The majority of errors were caused by the limitations of memory and attention leading to slips, lapses, and mistakes that can occur when distracted or under stress.
The research, led by researchers in the University of Nottingham’s School of Veterinary Medicine and Science and School of Psychology, supports the need for the development and implementation of interventions similar to the ones that protect patients in human medicine, such as the World Health Organization’s safe surgery checklist.
“I hope this paper will shine some light on a difficult and sensitive subject in the profession,” says lead researcher Catherine Oxtoby. “The vast majority of veterinary surgeons and nurses are dedicated, compassionate people who care deeply about both their patients and their clients, but they are also human beings and occasionally make harmful mistakes.
“We have to understand that mistakes don’t happen because someone was being careless—it’s much more complicated than that, and blaming the clinician does nothing to prevent it happening again.

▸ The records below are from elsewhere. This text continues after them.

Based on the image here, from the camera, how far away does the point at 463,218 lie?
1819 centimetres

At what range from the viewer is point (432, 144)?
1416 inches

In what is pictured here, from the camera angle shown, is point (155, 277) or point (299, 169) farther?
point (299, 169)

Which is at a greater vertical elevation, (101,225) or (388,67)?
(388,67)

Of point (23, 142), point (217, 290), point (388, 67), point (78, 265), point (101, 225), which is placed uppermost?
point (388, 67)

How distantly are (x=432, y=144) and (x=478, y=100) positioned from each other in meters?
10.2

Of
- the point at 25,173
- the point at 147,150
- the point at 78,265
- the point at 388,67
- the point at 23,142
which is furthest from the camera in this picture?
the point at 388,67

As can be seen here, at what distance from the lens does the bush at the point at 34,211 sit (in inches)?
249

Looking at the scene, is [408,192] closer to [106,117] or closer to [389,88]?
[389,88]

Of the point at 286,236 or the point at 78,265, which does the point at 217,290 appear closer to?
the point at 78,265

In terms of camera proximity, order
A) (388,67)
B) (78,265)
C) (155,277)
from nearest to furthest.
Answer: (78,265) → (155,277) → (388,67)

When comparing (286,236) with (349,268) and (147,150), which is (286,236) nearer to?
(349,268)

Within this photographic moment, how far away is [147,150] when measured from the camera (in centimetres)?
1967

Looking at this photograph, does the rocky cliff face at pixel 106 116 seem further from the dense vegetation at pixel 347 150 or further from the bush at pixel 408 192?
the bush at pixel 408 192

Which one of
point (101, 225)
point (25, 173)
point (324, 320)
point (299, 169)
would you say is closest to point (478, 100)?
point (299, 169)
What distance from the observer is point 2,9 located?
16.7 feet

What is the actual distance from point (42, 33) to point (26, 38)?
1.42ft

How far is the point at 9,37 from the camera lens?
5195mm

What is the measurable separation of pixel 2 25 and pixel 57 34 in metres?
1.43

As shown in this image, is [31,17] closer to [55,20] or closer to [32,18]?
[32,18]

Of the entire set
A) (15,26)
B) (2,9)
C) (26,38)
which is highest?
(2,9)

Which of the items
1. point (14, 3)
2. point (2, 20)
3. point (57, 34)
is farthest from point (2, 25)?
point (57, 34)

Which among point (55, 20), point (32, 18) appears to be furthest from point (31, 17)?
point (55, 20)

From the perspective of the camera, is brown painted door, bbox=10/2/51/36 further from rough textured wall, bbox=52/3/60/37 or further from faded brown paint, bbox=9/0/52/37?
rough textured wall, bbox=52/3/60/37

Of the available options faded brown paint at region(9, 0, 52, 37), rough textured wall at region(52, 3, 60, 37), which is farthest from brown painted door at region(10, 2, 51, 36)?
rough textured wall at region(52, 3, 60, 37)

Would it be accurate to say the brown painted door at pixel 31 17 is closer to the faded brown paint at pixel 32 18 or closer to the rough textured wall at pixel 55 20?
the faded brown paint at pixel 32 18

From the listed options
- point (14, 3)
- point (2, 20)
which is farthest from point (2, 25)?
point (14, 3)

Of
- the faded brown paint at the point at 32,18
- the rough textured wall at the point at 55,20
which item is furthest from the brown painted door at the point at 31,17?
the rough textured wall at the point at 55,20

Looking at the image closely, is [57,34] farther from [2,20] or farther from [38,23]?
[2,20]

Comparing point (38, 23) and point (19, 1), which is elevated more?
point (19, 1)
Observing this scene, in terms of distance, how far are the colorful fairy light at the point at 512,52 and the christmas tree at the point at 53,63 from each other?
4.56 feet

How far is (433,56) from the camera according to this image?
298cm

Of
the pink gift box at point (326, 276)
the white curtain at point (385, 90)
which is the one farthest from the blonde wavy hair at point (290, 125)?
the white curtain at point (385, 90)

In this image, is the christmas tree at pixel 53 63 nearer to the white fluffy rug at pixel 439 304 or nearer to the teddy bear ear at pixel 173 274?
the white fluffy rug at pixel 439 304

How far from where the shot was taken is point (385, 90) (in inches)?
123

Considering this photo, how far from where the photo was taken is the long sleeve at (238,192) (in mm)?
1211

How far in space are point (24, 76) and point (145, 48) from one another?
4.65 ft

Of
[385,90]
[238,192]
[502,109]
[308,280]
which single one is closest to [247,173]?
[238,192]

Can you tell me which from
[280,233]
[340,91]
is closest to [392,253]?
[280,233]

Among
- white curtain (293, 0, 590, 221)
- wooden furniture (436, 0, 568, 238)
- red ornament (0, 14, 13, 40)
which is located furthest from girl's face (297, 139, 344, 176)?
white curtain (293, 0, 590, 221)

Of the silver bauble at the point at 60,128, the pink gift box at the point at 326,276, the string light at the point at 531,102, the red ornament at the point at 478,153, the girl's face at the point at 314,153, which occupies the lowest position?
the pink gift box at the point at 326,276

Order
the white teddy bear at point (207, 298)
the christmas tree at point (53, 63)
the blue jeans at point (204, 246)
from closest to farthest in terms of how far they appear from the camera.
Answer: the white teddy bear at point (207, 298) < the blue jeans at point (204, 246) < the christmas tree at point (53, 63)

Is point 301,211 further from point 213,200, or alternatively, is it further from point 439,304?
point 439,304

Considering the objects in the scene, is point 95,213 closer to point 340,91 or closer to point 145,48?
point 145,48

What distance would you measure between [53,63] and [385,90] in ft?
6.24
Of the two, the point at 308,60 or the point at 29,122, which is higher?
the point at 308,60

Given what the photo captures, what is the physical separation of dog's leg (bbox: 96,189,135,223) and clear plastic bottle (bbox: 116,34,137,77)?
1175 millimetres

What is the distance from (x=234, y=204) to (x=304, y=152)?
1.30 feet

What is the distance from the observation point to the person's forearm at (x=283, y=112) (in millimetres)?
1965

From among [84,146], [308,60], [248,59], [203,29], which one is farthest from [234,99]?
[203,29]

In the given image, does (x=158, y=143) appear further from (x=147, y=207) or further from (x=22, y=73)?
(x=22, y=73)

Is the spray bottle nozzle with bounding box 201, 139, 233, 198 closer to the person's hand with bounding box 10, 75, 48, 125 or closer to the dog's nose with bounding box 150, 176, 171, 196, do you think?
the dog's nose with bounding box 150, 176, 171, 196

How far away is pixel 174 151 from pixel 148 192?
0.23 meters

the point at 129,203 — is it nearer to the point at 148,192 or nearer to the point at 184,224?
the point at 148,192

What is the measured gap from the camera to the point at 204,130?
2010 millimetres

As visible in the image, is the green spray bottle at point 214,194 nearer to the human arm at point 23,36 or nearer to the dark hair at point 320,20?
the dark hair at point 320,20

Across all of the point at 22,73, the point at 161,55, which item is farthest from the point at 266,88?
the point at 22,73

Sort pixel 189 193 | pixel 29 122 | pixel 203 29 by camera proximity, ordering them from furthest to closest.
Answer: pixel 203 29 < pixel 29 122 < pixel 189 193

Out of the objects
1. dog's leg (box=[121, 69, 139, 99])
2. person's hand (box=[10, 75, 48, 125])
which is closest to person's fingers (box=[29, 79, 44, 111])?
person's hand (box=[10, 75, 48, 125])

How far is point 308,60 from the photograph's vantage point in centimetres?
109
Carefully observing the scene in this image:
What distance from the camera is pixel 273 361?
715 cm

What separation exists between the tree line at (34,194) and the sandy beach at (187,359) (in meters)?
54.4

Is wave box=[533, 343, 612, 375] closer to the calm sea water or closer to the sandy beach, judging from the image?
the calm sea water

“What we need are simple tools to support clinicians and help reduce mistakes. This is an area of active policy and research in medicine but is relatively untouched and poorly understood in our profession.”
Over the last 25 years, the medical profession has investigated the main causes and types of medical error to develop an evidence-based understanding of the factors that lead to mistakes and the types of the most common errors, followed by the development of interventions to reduce risks.
Vets also make mistakes but the profession has no tools to classify veterinary error and a limited understanding of the causes of mistakes and the associated contributing factors. This research starts the move towards such a system.
The research identifies causes or error from analysis of 678 claims to the profession’s leading indemnity insurer. Nine focus groups with vets, nurses, and support staff took place and participants asked to anonymously recall some personal examples of errors they had made or witnessed.
Types of errors were taken from 2,978 claim records reported between 2009 and 2014. Mistakes involving surgery was the most common type of error while human error (cognitive limitation) topped the table of causes of error. Other causes included failures of communication and clinical leadership, design of products, and equipment and pressures such as staffing and covering out of hours care.
Significantly, inadequate care or negligence was found in less than one percent of all the claims made.
“I would like to thank all the vets and nurses who participated in the research,” says Oxtoby. “I was often touched by how much they cared.
“I hope that this research has the potential to lead to changes in attitudes, increased trust, and confidence between vets and their clients and ultimately more resilient systems to ensure consistent quality of care, through a better understanding of the true causes of veterinary medical error.”
The findings appear in The Veterinary Record.